See, not so bad at all. Ok now that we have our model class, we are ready to go. Let's set up our instance of the model object.


In [3]:
#Set a random seed 
np.random.seed(914)

#We need some real values so we know it is working. 
theta_0 = 0

#Initialize our model object
model = MyModel()

#Make our "observed" data. Let's use the model's generate_data method.
data = model.generate_data(theta_0)

#Now we need to set the prior distributions. We were clever and set up our draw theta method to call 
#frozen scipy.stats objects, so we jest need to give the model our prior distributions 
model.set_prior([stats.norm(loc=0,scale=1)])

#And while we are at it, we will give the model our observed data as well
model.set_data(data)

Now we are ready to do some ABC. Let's get at least 100 samples from our approximate posterior, and set our tolerance (epsilon) to 0.15.


In [4]:
posterior = basic_abc(model, data, min_samples=100, epsilon=1)

Ok, let's see what we get.


In [5]:
mu = posterior[0][0]

mukde = stats.gaussian_kde(mu)

plt.figure(figsize=(15,6))
plt.subplots_adjust(wspace=0.2)
plt.subplot(111)
#plt.hist(mu,normed=True)
x = np.linspace(-2,2,1000)
plt.plot(x, mukde(x))
plt.axvline(theta_0, ls="--")
plt.xlabel(r"$\mu$", fontsize=30)
plt.ylim(0,5)
plt.xlim(-2,2)


Out[5]:
(-2, 2)

That's pretty good, but we can do better. If we make epsilon smaller, we will get a better approximation. We will use a method call population Monte Carlo (PMC) to get to a smaller tolerance and to sample from the prior more efficiently.

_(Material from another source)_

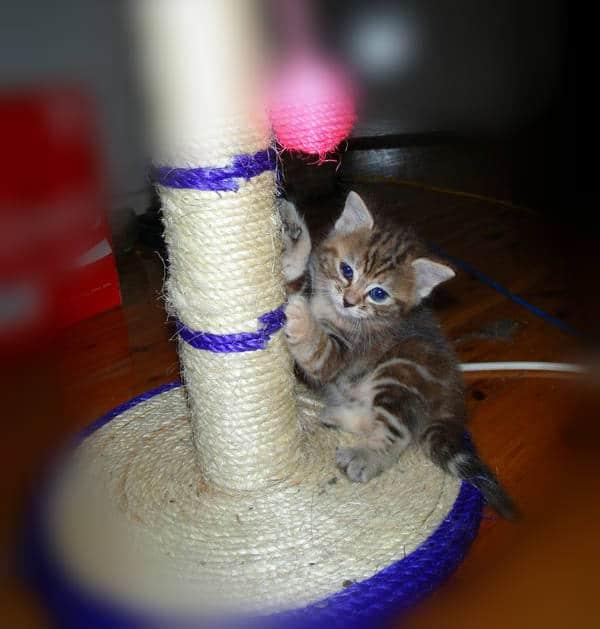 gatito pequeño usando el rascador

We'll start with what we did above, but we will take 15 PMC steps.


In [6]:
pmc_posterior = pmc_abc(model, data, epsilon_0=1, min_samples=100, steps=15)


Starting step 0
Starting step 1
Starting step 2
Starting step 3
Starting step 4
Starting step 5
Starting step 6
Starting step 7
Starting step 8
Starting step 9
Starting step 10
Starting step 11
Starting step 12
Starting step 13
Starting step 14

In [7]:
eps = []
for i in pmc_posterior:
    eps.append(i['epsilon'])
    mu = i[0][0]

    mukde = stats.gaussian_kde(mu)
    
    plt.figure(figsize=(15,3))
    plt.subplots_adjust(wspace=0.4)
    plt.suptitle(r'$\epsilon$ = {:.3f}'.format(i['epsilon']))
    plt.subplot(121)
    x = np.linspace(-2,2,1000)
    plt.plot(x, mukde(x))
    plt.axvline(theta_0, ls='--')
    plt.ylim(0,5)
    plt.xlim(-2,2)
    plt.xlabel(r"$\mu$", fontsize=30)

    plt.subplot(122)

    plt.plot(eps,'-o')
    plt.xlabel('Step', fontsize=24)
    plt.ylabel(r'$\epsilon$', fontsize=30)
    plt.xlim(-1,15)
    plt.ylim(0,1)


As the tolerance shrinks we get and increasingly better approximation. Huzzah!